Segment Start: Extracted information

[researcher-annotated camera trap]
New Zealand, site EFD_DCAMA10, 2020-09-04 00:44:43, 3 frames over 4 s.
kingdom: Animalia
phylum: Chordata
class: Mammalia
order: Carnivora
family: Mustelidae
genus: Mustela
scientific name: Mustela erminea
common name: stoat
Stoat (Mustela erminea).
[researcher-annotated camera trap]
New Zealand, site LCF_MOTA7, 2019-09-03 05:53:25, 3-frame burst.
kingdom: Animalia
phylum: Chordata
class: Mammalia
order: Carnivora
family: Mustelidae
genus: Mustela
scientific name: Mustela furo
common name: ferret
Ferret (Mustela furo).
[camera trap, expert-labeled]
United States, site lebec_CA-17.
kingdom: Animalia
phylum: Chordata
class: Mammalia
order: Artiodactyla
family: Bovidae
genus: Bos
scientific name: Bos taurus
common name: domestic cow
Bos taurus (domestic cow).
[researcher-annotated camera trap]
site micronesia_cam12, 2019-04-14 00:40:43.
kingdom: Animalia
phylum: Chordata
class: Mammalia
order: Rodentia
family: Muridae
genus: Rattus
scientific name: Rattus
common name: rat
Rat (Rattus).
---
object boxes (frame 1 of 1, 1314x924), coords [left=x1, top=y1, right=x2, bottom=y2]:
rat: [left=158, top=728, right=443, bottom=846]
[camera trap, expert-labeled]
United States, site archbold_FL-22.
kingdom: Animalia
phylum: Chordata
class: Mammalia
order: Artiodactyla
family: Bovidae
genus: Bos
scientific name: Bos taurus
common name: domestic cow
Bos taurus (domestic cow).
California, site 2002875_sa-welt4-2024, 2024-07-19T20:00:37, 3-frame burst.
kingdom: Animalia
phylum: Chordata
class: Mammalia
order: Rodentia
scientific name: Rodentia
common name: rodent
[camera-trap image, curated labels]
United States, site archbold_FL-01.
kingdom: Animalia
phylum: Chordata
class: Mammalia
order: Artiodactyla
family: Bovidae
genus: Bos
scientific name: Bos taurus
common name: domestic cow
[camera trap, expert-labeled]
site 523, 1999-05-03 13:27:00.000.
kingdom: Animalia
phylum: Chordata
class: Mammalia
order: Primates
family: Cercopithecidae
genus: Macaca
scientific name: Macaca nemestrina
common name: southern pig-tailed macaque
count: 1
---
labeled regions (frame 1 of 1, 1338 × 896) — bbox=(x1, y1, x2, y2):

Segment End: Extracted information

Task statement:
What lines above contain "States"? Copy them out.

Answer space:
United States, site lebec_CA-17.
United States, site archbold_FL-22.
United States, site archbold_FL-01.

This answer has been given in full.